Low left ventricular stroke work index confirms decreased left ventricular contractility (see Table 20-2).

SVR: (83.3 − 12) ÷ 3.5 × 80 = 1630 dynes • sec • cm⁻⁵

High SVR is consistent with systemic vasoconstriction, a compensatory response to decreased cardiac output; this increases myocardial oxygen consumption.

Oxygen delivery is as follows:

Cardiac output×([Hemoglobin×1.34×SaO2]+[PaO2×0.003])×10=3.5×(17.26+0.195)×10=611mL/min

Normal oxygen delivery is about 1000 mL per minute (see Chapter 7); the low oxygen delivery in this case is mainly a function of the low cardiac output. Your main goal is to increase oxygen delivery; although you need to administer oxygen, the main method for increasing oxygen delivery focuses on the cardiovascular system. Your general goals with regard to the cardiovascular system include the following:

1. Decrease myocardial work and oxygen requirements, while improving cardiac output—you must decrease SVR (afterload) and therefore will administer vasodilators.

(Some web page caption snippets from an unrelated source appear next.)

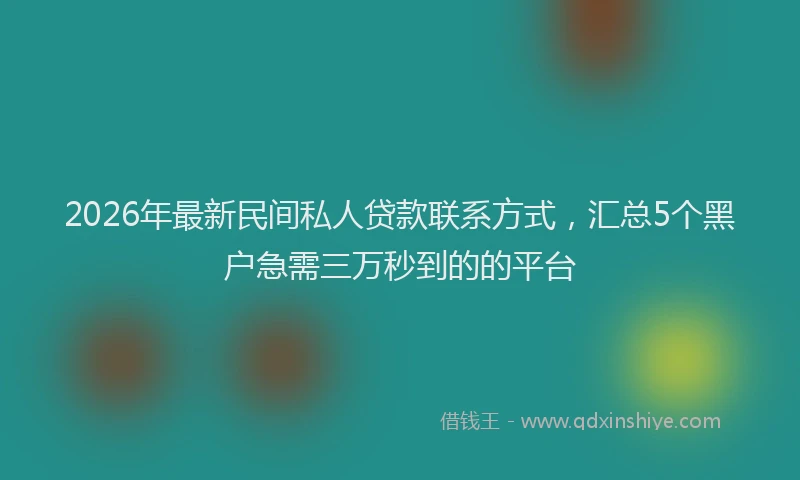 2026年最新民间私人贷款联系方式，汇总5个黑户急需三万秒到的的平台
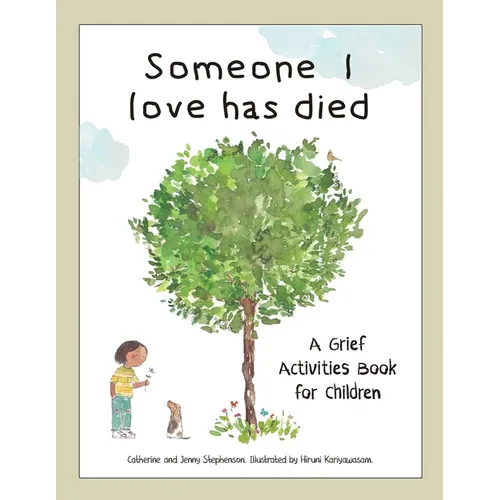 Someone I Love Has Died: A Grief Activities Book For Children: Understanding Anxiety and Managing Feelings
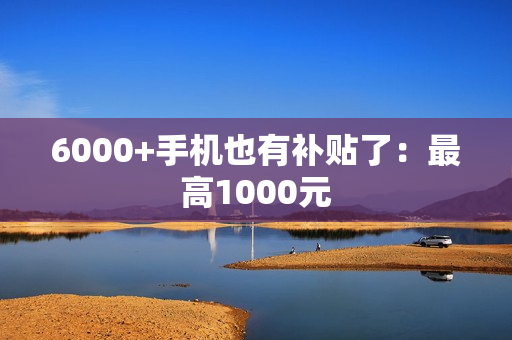 6000+手机也有补贴了：最高1000元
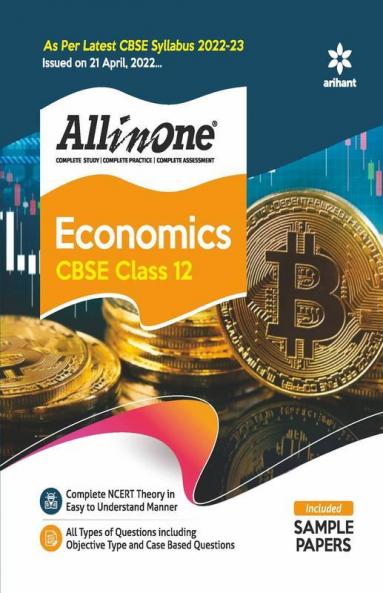 CBSE All In One Economics Class 12 2022-23 Edition (As per latest CBSE Syllabus issued on 21 April 2022)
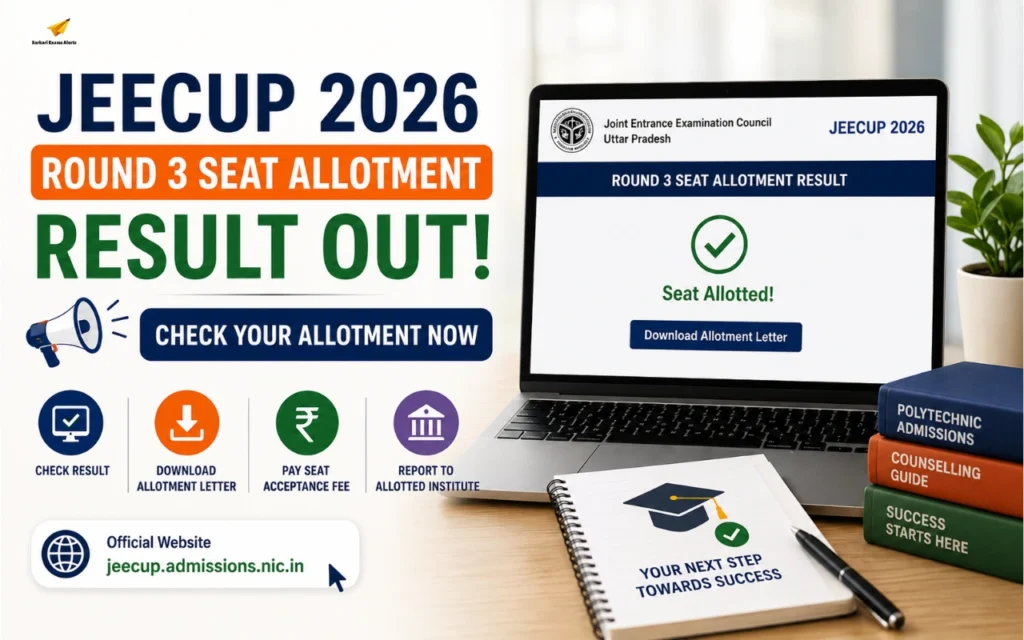 JEECUP Round 3 Seat Allotment Result 2026 Out: Download Allotment Letter at jeecup.admissions.nic.in jeecup round 3 seat allotment result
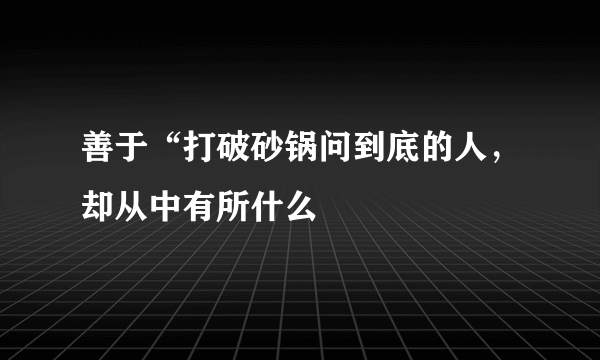 善于“打破砂锅问到底的人，却从中有所什么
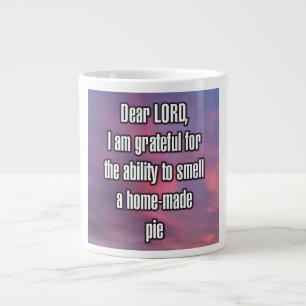 Grande Tasse Cher SEIGNEUR, je suis reconnaissant pour la capac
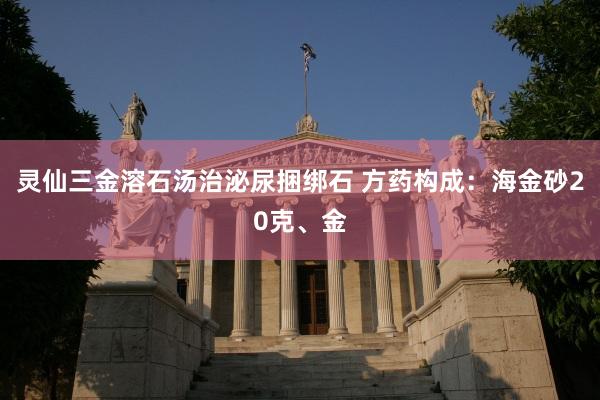 灵仙三金溶石汤治泌尿捆绑石 方药构成：海金砂20克、金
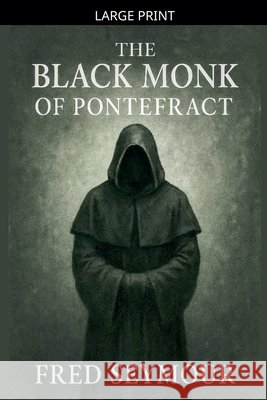 The Black Monk Of Pontefract Seymour, Fred 9798233743269 Fred Seymour - książka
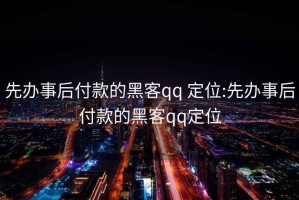 先办事后付款的黑客qq 定位:先办事后付款的黑客qq定位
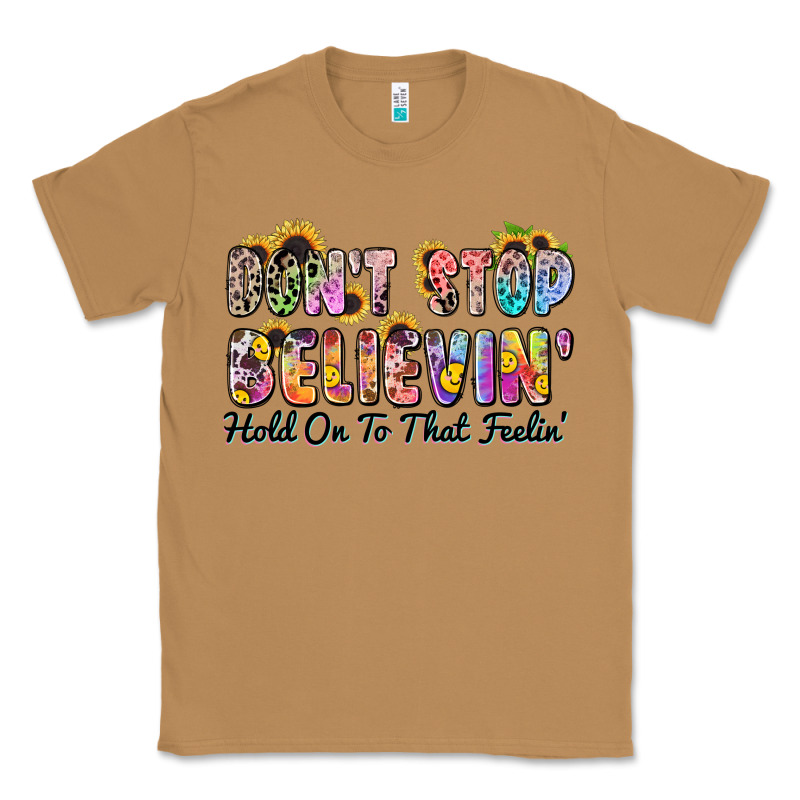 Don't Stop Believin' Hold On To That Feeling Classic Tee by Zillion Design Studio | Teevron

2. Increase myocardial contractility—after reducing afterload, you may administer inotropic drugs to increase cardiac output further without overworking the heart.

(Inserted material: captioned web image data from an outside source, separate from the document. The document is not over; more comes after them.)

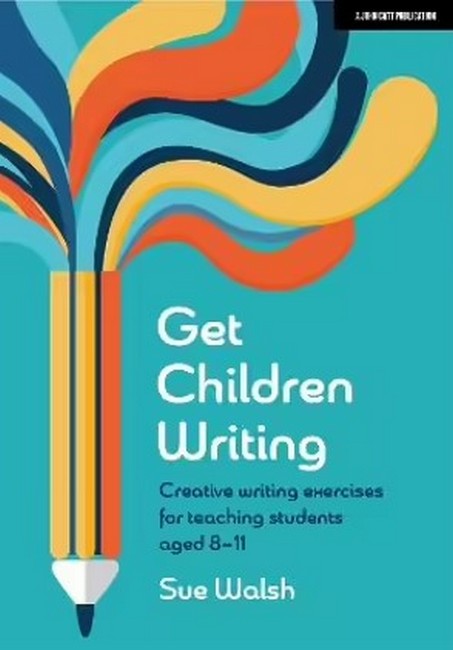 Get Children Writing: Creative writing exercises for teaching students aged 8-11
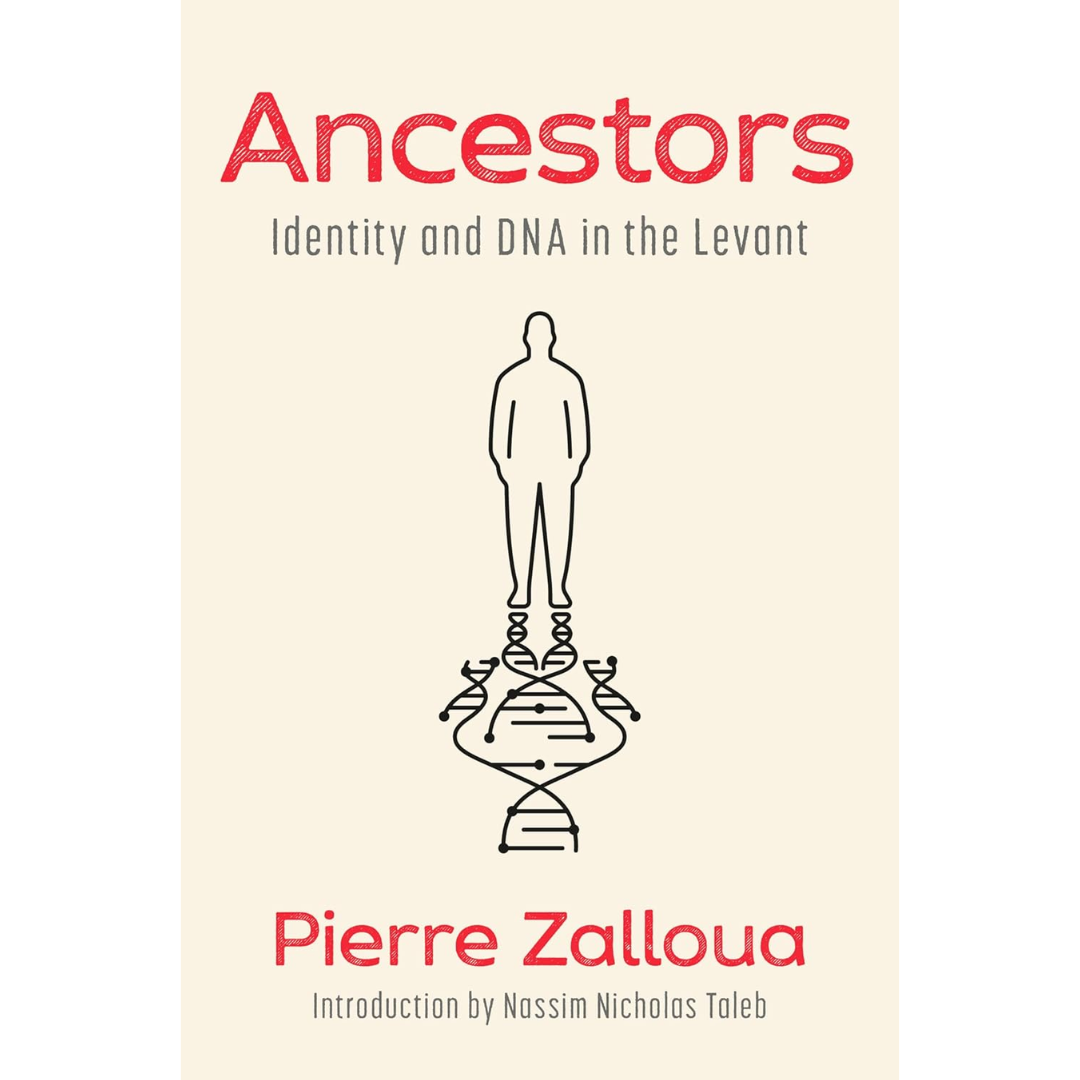 Ancestors: Identity and DNA in the Levant By Pierre Zalloua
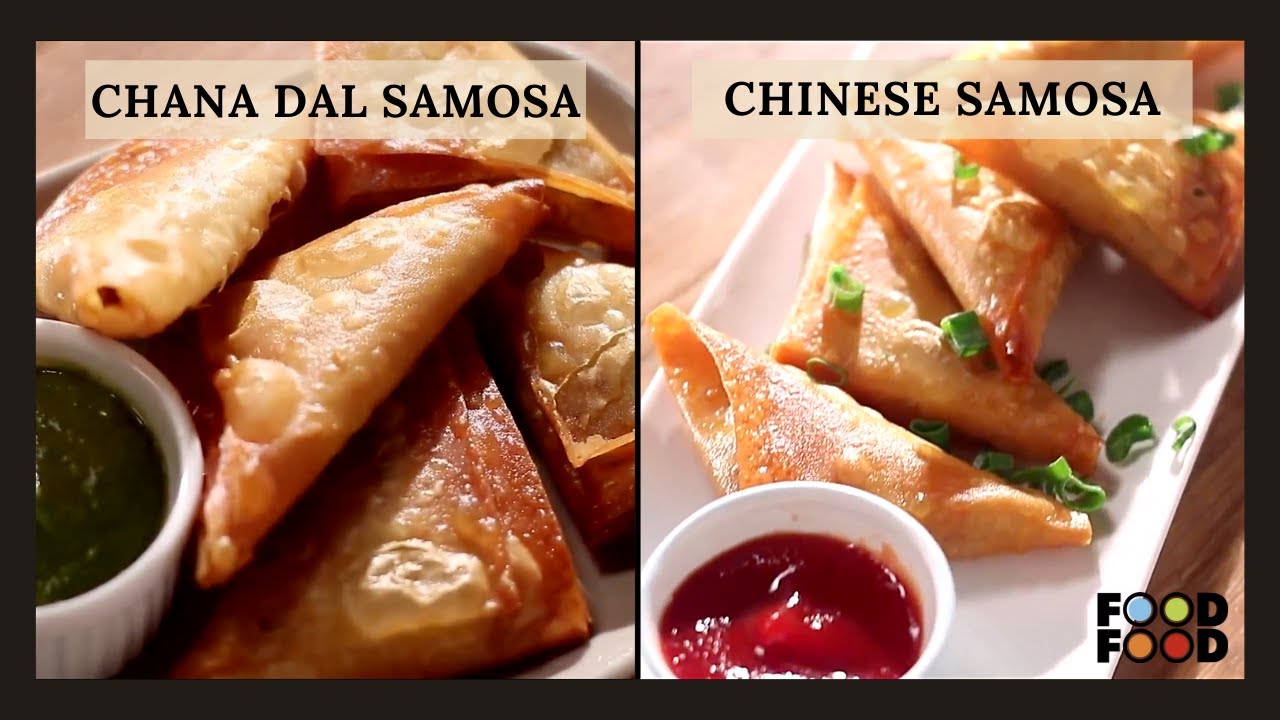 Chana Dal Samosa & Chinese Samosa | FoodFood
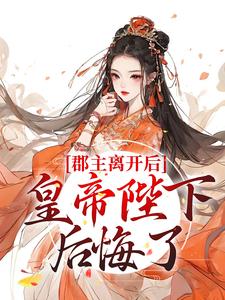 郡主离开后，皇帝陛下后悔了 By{author}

3. Decrease PCWP to allow resolution of pulmonary edema and improve oxygenation—therapy administered in the first two steps addresses this goal. Improved pumping effectiveness decreases left atrial and pulmonary vascular pressures.

Case 2

A 55-year-old woman is admitted to the hospital for a severe urinary tract infection. She has a normal blood pressure and a temperature of 101° F. She is placed on intravenous antibiotics and fluids. Several days later, she develops a respiratory rate of 30 breaths per minute and a temperature of 103° F. Her blood pressure is now 83/50 mm Hg. She appears to be in respiratory distress and has fine, crackling breath sounds. Chest x-ray shows evidence of pulmonary edema in both lungs. In the intensive care unit, a Swan-Ganz catheter is inserted, and the following data are obtained:

Cardiac output = 7.5 L/min

SVR = 500 dynes • sec • cm⁻⁵

CI = 4.5 L/min/m²

MAP = 61 mm Hg

PCWP = 6 mm Hg

Pulmonary artery pressure = 25/10 mm Hg

MPAP = 15 mm Hg

What type of problem is this patient experiencing, and why does she have pulmonary edema?

Discussion

The pulmonary edema is not caused by high pulmonary capillary pressures because PCWP is normal. Although CI is above normal, the patient has systemic hypotension; this is caused by low SVR (see Table 20-2 for normal values). Considering the history of her illness, you should suspect septic shock; the urinary tract infection has probably developed into a generalized septicemia, which explains the low SVR, high CI, and pulmonary edema. Bacterial endotoxins dilate the systemic vasculature, decreasing afterload and increasing cardiac output. These endotoxins also injure the alveolar capillary membrane, increasing its permeability. Even at normal capillary pressures, pulmonary edema is present; this edema may be called noncardiogenic edema or high permeability pulmonary edema. Treatment includes intravenous fluids to maintain blood pressure, antibiotics, and vasopressors.